Dans cette seconde partie, nous allons énoncer les différents procédés qui permettent aujourd’hui aux scientifiques d’obtenir des organismes génétiquement modifiés.

Ces procédés sont classés en deux catégories : les transferts directs et indirects.

Transferts directs :

Il existe plusieurs techniques de transfert direct : l’électroporation, la micro-injection et la biolistique.

Transferts indirects :
Il existe à l'heure d'aujourd'hui deux techniques pour pratiquer un transfert indirect : La transfection biologique et la lipotransfection .
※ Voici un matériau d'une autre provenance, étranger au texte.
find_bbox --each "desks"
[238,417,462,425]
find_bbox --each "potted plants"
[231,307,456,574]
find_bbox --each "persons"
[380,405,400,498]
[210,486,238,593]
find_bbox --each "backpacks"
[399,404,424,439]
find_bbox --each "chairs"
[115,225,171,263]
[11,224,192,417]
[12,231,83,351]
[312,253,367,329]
Nous allons expliciter la méthode de l'électroporation à l'aide d'une maquette.

Les chercheurs souhaitent injecter des caractères spécifiques à une cellule végétale. Il veulent donc injecter un ou plusieurs gènes d'ADN à la cellule.
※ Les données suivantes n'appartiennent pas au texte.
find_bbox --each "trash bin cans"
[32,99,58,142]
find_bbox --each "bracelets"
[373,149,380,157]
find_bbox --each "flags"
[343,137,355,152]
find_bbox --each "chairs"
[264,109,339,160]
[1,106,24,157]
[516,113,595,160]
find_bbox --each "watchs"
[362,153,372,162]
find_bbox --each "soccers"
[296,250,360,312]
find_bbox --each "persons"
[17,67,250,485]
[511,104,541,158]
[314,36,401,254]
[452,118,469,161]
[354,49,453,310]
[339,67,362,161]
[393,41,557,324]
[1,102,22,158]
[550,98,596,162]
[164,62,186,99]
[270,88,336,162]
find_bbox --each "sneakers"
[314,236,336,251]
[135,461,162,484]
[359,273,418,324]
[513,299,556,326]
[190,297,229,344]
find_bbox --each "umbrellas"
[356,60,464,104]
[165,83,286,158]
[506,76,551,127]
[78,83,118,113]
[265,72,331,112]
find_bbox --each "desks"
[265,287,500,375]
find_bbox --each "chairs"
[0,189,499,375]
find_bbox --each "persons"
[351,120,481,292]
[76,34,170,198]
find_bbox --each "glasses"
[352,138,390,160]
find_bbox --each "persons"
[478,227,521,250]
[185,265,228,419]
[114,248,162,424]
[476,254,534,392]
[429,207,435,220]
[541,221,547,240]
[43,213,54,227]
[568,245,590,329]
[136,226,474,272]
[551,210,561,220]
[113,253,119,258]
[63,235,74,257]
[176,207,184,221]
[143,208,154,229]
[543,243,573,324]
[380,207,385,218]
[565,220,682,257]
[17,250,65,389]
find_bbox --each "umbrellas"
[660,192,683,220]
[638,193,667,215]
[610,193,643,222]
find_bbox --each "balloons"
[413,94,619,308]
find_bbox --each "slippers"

Tout d'abord, afin d'expérimenter cette méthode, les scientifiques doivent d'abord prendre une cellule végétale (elle possède donc une paroi squelettique). Afin d'injecter de l'ADN dans cette cellule, ils doivent affaiblir ses protections en supprimant la paroi squelettique. Il procède à cette première étape en effectuant une digestion enzymatique. Une enzyme est une molécule animal entrant en action lors de la digestion des aliments, permettant de « supprimer, séparer » les aliments, ici elle procède à la supression de la paroi. Ils obtiennent donc une cellule animale dépourvu de paroi squelettique, un protoplaste.
Si vous souhaitez plus de détails et d'explications sur les différents procédés de réalisation d'un OGM, consultez le site www.chimie-sup.fr/OGM.htm.

Puis, les scientifiques envoient des chocs électriques à la cellule dans le but d'affaiblir cette fois la membrane plastique afin d'injecter de l'ADN dans le noyau de la cellule, une fois la membrane déstabilisée, le choc ayant entraîné l'ouverture des pores membranaires, ils injectent dans le noyau le ou les gènes d'ADN voulus.

Cette manipulation est possible car le phénomène d’ouverture des pores est réversible. En effet si le choc électrique n'a pas été trop violent, la cellule peut alors reprendre son état initial (sa paroi squelettique se rereforme) Ils obtiennent donc une cellule végétale génétiquement modifiée.